=== Listed records ===

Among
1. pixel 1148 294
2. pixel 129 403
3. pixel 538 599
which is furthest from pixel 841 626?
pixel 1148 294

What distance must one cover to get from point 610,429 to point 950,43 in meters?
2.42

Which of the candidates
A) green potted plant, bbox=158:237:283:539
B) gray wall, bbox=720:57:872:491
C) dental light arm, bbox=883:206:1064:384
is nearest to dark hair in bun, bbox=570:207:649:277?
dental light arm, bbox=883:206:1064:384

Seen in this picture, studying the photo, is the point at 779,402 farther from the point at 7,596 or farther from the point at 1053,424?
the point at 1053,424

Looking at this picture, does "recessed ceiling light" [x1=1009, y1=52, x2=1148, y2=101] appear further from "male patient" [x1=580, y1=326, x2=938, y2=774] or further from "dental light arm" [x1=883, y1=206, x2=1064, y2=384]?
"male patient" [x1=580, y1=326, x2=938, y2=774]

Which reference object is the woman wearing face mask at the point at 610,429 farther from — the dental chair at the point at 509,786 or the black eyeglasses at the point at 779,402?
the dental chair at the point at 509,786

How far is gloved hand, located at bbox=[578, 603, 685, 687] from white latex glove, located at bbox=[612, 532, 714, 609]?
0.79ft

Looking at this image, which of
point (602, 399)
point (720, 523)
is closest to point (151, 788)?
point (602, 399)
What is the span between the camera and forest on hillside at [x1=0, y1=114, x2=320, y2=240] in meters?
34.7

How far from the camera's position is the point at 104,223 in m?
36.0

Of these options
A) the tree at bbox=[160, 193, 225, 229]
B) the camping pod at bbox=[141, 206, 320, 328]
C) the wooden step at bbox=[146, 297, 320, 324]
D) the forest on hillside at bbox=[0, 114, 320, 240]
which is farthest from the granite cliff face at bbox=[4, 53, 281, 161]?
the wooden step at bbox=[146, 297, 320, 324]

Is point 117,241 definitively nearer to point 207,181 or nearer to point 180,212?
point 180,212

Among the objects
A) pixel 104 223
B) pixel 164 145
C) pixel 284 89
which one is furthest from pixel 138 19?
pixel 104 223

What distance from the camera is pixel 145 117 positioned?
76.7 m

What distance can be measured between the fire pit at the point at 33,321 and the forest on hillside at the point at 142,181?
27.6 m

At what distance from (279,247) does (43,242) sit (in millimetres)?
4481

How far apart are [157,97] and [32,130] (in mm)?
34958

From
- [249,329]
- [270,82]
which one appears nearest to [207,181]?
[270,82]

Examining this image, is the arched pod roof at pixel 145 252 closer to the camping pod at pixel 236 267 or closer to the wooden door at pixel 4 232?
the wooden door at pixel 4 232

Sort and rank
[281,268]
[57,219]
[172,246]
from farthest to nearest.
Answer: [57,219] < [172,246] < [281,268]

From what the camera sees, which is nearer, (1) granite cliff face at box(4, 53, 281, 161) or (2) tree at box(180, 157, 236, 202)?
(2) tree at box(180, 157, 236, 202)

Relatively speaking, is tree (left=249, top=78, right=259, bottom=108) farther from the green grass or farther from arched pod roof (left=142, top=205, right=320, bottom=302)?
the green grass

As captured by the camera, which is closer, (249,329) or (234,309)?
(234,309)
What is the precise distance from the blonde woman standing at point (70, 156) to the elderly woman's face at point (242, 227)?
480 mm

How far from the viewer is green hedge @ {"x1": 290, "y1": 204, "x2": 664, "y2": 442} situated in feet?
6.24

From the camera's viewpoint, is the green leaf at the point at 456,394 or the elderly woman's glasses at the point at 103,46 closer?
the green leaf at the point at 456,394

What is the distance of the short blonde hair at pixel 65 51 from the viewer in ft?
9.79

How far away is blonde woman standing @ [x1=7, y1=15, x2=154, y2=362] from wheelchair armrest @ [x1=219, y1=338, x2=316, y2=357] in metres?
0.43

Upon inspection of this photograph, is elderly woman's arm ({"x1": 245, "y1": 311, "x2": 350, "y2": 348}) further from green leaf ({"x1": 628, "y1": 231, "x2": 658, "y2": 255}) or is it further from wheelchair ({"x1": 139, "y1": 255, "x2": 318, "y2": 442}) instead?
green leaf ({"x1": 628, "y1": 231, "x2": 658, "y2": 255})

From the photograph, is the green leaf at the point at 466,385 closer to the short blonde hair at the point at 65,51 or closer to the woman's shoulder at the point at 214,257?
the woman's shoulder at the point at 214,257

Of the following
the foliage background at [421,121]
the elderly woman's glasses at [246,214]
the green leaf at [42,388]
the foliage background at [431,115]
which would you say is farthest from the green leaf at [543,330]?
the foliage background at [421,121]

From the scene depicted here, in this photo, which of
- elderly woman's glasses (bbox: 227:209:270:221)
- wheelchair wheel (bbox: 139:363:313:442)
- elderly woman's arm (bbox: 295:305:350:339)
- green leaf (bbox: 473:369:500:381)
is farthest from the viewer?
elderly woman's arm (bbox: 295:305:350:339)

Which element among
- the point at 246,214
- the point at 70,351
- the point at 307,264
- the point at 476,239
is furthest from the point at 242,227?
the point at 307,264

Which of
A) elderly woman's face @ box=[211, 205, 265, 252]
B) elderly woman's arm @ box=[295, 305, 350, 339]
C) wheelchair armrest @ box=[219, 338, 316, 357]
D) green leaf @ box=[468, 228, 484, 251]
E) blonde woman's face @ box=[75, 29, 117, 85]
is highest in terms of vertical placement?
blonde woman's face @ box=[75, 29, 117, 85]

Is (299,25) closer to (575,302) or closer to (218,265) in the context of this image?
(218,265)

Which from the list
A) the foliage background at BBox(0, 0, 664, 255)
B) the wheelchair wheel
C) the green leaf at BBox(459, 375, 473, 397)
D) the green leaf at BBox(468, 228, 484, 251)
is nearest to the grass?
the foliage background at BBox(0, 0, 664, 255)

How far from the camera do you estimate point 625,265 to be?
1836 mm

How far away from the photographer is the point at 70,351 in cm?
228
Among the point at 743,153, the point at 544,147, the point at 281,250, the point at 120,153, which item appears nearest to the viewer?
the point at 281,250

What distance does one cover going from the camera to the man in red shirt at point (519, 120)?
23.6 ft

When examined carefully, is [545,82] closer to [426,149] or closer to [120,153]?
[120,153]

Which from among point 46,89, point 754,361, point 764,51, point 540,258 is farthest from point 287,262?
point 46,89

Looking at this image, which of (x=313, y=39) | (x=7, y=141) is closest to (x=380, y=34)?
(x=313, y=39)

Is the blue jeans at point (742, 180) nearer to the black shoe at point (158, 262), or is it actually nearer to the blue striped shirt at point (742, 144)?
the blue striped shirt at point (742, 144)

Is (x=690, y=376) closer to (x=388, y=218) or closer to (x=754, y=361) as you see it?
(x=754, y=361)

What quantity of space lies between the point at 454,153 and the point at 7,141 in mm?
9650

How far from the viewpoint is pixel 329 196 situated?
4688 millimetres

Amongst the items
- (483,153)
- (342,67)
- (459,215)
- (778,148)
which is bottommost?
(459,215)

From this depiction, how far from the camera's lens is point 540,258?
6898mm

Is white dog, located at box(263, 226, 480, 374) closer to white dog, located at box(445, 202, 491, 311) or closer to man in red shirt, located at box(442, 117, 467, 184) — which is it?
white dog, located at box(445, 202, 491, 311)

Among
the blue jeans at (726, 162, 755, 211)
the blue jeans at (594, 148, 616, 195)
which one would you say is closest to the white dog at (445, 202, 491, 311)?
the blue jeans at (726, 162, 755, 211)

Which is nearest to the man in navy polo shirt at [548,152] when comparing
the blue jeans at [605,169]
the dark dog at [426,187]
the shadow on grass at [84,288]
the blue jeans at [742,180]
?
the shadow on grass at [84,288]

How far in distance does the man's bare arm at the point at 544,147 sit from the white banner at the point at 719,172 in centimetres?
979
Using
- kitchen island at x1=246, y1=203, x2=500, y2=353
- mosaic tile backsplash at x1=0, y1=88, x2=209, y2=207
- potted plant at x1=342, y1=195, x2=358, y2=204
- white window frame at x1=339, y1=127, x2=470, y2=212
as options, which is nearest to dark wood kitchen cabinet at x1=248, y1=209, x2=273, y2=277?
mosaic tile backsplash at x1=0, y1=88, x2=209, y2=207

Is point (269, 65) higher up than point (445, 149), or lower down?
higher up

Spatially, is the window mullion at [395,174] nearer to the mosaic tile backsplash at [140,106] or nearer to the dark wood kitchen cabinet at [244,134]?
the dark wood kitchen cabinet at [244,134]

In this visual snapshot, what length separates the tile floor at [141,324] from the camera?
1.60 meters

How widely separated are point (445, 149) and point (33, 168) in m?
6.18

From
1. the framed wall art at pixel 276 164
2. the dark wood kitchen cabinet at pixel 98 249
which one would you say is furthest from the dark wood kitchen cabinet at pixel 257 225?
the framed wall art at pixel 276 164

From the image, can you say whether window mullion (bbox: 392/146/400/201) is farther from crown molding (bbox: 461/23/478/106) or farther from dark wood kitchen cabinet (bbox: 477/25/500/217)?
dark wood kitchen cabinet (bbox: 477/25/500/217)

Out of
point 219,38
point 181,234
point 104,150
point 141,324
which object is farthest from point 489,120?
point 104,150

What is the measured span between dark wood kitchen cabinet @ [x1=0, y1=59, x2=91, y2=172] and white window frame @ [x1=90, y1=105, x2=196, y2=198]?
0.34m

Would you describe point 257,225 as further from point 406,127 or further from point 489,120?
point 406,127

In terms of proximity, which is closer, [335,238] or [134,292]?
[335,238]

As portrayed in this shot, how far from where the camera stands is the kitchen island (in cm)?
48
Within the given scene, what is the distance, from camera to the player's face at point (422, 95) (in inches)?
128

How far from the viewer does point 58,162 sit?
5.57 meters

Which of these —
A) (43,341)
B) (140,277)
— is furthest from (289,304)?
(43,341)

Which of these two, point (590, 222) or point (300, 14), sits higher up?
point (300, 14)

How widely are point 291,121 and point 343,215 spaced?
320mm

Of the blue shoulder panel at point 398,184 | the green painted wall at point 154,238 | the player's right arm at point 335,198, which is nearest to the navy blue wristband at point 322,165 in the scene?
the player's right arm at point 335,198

===

_Directive_. Your task is to output exactly the lines running from the one with "In this visual" through the final line of the material above, with both ends included.

_The solution_.
In this visual snapshot, what length separates the tile floor at [141,324] from the camera?
1.60 meters

How widely separated are point (445, 149) and point (33, 168) in m?
6.18

From
1. the framed wall art at pixel 276 164
2. the dark wood kitchen cabinet at pixel 98 249
which one would you say is furthest from the dark wood kitchen cabinet at pixel 257 225?
the framed wall art at pixel 276 164

From the image, can you say whether window mullion (bbox: 392/146/400/201) is farther from crown molding (bbox: 461/23/478/106) or farther from dark wood kitchen cabinet (bbox: 477/25/500/217)?
dark wood kitchen cabinet (bbox: 477/25/500/217)

Out of
point 219,38
point 181,234
point 104,150
point 141,324
which object is farthest from point 489,120?
point 104,150

What is the measured span between dark wood kitchen cabinet @ [x1=0, y1=59, x2=91, y2=172] and white window frame @ [x1=90, y1=105, x2=196, y2=198]?
0.34m

Would you describe point 257,225 as further from point 406,127 or further from point 489,120?
point 406,127

In terms of proximity, which is closer, [335,238] or [134,292]?
[335,238]

As portrayed in this shot, how far from where the camera stands is the kitchen island (in cm)?
48
Within the given scene, what is the distance, from camera to the player's face at point (422, 95) (in inches)?
128

How far from the viewer does point 58,162 sit?
5.57 meters

Which of these —
A) (43,341)
B) (140,277)
— is furthest from (289,304)?
(43,341)

Which of these two, point (590, 222) or point (300, 14), sits higher up?
point (300, 14)

How widely are point 291,121 and point 343,215 spaced?
320mm

Of the blue shoulder panel at point 398,184 | the green painted wall at point 154,238 | the player's right arm at point 335,198, which is nearest to the navy blue wristband at point 322,165 in the scene?
the player's right arm at point 335,198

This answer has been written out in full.